Ukrainian authorities arrested a $100 million phishing attack

The Ukrainian Cyber Police made public last week that they had apprehended nine members of a criminal gang that had stolen one hundred million hryvnias through hundreds of phishing websites that falsely claimed to offer financial assistance to Ukrainian citizens as part of a scheme to capitalize on the ongoing conflict in Ukraine.

Last week, the government agency issued a press statement in which it stated that "criminals created more than 400 phishing links" in order to steal the bank card information of citizens and steal money from their accounts. "The perpetrators could spend as much as 15 years in prison," the judge said.

The culmination of the law enforcement operation was the seizure of computer equipment, mobile phones, bank cards, and the illegal proceeds that were obtained through the scheme.

The bad actors registered a number of rogue domains, some of which are listed below: ross0.yolasite[.]com, foundationua[.]com, ua-compensation[.]buzz, www.bless12[.]store, help-compensation[.]xyz, newsukraine10.yolasite[.]com, euro24dopomoga0.yolasite[.]com, and others.

Underscoring the opportunistic nature of the social engineering attack is the fact that the rogue landing pages, which were designed to steal people's banking information, operate under the guise of surveys designed to fill out an application for payment of financial assistance from E.U. countries. These surveys were designed to fill out an application for payment of financial assistance from E.U. countries.

Once the threat actors had obtained the bank details, they logged into the accounts without authorization and fraudulently stole more than 100 million hryvnas, which is equivalent to $3.37 million U.S. dollars, from over 5,000 citizens.
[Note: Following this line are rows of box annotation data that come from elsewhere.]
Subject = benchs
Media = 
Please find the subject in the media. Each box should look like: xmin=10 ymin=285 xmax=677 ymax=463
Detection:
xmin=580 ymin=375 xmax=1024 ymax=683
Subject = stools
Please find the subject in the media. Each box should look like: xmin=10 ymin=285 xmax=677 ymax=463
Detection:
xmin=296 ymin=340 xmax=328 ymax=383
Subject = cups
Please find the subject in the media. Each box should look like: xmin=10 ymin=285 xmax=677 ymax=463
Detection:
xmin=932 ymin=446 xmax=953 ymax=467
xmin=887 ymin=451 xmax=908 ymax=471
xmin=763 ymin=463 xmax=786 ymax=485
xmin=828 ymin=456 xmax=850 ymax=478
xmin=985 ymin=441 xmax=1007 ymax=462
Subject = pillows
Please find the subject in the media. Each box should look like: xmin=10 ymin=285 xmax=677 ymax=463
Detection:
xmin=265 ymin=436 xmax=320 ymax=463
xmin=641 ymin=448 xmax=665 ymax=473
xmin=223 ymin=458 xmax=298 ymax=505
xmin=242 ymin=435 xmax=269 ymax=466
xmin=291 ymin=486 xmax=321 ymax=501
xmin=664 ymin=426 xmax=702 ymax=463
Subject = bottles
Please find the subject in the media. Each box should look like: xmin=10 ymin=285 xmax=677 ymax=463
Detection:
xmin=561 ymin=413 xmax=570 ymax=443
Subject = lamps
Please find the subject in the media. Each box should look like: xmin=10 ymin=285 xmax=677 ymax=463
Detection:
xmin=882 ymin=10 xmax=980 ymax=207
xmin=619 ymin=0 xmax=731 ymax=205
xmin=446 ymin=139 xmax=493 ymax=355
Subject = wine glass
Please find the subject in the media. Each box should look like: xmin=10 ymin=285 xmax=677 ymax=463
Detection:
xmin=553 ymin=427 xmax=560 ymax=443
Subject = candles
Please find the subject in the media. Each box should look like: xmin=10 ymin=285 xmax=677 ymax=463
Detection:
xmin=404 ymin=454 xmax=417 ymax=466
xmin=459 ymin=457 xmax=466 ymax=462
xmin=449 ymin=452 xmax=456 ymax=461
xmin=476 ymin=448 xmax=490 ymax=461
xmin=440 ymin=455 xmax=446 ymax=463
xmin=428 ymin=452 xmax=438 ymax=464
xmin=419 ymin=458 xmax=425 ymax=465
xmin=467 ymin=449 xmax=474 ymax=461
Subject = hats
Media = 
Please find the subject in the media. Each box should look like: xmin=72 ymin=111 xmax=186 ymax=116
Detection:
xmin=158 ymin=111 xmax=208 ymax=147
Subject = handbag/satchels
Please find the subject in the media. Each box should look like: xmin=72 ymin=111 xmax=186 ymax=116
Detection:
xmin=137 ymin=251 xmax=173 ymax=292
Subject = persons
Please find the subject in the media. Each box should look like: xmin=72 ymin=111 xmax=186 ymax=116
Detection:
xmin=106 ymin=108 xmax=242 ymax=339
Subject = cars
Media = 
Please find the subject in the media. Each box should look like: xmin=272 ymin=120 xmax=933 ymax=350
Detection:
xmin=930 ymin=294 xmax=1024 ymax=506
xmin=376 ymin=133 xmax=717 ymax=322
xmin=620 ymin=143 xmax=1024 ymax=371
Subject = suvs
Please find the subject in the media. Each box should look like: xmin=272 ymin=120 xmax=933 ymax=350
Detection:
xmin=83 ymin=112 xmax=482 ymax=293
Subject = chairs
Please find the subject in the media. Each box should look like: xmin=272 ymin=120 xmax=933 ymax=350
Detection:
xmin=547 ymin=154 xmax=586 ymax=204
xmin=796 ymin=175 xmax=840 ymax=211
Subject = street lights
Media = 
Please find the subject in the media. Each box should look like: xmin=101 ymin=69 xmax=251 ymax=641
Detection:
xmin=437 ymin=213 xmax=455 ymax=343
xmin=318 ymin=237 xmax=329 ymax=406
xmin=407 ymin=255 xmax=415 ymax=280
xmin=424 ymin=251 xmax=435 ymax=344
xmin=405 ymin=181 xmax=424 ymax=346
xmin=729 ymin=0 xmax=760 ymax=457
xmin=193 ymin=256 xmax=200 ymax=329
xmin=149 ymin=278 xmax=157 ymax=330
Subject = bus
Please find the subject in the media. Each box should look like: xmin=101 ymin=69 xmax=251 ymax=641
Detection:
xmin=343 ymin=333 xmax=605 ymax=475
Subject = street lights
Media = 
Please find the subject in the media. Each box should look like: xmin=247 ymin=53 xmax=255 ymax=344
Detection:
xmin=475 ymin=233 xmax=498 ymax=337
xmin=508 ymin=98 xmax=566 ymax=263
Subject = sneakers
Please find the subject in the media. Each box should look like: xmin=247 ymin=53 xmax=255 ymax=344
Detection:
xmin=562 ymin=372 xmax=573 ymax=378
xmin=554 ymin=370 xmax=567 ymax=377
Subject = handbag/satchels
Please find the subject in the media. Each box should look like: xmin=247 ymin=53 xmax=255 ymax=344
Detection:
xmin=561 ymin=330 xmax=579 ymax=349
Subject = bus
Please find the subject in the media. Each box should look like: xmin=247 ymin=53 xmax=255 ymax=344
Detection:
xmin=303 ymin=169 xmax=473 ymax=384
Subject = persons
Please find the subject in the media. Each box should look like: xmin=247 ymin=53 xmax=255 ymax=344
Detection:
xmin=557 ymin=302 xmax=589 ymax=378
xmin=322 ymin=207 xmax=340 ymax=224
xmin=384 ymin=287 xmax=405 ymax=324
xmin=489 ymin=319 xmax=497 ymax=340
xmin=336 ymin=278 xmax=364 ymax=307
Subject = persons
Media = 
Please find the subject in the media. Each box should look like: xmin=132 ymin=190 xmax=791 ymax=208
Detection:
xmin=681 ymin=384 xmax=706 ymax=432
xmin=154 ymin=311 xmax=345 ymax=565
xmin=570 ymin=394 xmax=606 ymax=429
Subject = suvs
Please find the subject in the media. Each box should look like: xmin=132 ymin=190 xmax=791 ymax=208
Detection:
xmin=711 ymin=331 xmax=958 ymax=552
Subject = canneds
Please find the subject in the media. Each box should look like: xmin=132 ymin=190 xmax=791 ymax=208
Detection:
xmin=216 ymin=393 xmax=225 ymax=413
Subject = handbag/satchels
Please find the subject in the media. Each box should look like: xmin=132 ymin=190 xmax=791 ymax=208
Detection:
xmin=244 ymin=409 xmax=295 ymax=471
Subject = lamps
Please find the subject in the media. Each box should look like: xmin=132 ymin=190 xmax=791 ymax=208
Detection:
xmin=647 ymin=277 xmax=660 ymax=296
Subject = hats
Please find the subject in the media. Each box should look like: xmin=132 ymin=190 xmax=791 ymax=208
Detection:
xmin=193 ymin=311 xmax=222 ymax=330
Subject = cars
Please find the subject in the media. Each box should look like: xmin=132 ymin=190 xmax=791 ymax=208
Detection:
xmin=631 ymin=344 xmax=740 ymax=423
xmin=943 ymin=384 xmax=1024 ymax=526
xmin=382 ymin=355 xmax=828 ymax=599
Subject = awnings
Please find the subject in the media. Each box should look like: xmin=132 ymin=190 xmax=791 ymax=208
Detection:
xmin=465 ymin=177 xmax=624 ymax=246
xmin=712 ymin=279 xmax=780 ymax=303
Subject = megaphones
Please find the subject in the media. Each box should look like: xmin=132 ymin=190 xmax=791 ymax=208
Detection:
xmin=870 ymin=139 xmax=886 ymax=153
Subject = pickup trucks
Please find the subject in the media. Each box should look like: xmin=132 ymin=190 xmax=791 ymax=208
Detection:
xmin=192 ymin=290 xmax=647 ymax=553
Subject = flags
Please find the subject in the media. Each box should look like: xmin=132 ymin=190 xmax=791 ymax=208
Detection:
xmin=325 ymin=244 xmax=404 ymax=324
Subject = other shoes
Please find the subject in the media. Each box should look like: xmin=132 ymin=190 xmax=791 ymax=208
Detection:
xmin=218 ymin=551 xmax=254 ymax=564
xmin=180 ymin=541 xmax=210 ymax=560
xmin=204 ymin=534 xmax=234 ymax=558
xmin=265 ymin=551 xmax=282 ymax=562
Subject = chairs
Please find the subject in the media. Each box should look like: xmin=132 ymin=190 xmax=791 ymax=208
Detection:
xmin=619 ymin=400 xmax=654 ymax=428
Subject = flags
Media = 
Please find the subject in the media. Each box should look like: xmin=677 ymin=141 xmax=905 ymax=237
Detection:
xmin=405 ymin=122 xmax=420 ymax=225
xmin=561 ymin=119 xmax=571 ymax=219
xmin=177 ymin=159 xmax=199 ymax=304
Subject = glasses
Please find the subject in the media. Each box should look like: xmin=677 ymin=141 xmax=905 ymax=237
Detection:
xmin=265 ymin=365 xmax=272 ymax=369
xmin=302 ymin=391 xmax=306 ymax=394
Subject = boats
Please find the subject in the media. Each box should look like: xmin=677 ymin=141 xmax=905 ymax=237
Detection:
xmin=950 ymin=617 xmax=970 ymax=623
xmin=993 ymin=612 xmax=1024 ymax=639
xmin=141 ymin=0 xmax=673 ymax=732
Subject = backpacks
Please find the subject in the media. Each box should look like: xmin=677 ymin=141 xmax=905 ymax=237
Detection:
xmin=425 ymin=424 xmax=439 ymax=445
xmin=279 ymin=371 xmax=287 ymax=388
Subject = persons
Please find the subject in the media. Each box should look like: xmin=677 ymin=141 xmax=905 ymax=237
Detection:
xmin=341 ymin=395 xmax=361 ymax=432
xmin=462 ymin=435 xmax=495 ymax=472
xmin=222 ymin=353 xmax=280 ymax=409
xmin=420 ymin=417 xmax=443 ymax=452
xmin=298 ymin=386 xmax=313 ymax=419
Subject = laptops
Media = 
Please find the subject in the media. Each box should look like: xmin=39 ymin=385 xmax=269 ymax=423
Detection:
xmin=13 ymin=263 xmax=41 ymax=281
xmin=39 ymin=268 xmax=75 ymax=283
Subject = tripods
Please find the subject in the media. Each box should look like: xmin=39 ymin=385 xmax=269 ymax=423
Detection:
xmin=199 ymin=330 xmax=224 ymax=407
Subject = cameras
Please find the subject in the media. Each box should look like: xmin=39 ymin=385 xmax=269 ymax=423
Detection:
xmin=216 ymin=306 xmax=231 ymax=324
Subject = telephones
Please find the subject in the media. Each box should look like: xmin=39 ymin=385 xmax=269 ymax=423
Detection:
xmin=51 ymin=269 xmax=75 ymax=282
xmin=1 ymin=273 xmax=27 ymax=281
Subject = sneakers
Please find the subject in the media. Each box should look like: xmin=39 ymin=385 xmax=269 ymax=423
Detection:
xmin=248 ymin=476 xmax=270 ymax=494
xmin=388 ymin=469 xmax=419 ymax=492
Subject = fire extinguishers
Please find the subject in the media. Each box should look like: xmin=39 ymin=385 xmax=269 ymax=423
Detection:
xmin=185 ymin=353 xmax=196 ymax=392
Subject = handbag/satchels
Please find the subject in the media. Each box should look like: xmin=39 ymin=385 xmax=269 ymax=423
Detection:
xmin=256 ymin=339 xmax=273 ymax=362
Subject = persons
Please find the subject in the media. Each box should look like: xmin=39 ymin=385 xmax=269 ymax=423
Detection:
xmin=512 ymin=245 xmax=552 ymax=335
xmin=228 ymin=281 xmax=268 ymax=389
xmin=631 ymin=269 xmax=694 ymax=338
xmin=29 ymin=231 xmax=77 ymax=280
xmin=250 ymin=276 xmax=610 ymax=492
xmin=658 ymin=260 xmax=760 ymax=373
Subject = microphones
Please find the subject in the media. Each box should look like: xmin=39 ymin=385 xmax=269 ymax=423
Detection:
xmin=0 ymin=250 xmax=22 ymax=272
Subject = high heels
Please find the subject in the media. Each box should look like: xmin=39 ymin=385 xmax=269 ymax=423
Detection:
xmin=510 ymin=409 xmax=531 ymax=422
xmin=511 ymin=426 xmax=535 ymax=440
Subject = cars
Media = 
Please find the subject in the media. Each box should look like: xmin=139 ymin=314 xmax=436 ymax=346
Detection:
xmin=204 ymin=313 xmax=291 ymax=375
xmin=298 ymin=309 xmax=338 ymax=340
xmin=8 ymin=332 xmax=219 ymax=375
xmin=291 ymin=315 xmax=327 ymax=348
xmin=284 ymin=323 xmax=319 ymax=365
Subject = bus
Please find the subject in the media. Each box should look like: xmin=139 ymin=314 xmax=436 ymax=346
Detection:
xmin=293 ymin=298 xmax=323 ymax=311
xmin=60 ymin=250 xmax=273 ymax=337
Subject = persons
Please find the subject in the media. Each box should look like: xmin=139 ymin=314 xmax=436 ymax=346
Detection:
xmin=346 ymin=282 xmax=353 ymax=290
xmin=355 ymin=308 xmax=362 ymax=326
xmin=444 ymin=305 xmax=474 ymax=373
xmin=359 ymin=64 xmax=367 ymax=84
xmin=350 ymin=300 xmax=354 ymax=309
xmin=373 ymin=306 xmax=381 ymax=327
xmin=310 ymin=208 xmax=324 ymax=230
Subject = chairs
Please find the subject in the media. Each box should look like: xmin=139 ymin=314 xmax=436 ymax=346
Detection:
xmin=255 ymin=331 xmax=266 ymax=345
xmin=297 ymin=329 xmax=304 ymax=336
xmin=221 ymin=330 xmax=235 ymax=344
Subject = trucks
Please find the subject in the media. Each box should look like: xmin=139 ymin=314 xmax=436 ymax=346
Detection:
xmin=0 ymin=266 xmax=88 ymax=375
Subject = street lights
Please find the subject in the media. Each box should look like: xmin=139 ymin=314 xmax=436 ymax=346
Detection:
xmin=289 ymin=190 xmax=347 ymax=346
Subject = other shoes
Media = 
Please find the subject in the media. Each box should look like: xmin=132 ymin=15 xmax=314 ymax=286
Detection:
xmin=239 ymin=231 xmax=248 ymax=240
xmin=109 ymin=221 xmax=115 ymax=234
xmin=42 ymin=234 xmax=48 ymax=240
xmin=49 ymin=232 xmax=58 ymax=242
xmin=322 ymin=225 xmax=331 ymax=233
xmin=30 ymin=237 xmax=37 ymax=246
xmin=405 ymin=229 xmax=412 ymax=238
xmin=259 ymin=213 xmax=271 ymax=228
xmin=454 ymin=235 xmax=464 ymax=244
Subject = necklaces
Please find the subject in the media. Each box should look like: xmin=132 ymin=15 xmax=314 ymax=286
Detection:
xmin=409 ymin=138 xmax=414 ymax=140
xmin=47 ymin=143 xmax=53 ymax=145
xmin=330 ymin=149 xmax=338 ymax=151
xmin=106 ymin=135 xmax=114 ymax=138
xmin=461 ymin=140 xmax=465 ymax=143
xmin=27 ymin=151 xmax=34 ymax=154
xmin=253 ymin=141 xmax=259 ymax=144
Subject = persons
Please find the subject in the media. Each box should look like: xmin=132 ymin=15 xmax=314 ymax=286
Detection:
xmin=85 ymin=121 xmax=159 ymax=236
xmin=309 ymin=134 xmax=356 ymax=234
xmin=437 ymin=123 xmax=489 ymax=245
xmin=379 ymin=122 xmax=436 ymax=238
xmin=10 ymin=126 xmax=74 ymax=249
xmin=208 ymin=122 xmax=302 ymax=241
The distribution vector that was used to spread the links is not immediately clear; however, it is possible that it was accomplished through a variety of methods including spam emails, direct messages on social media apps, SEO poisoning, or seemingly benign advertisements.

Citizens have also been cautioned by the agency to "obtain information about financial payments only from official sources, to refrain from clicking on questionable links, and under no circumstances to communicate confidential information, particularly banking information, to third parties or to indicate such data on suspicious resources."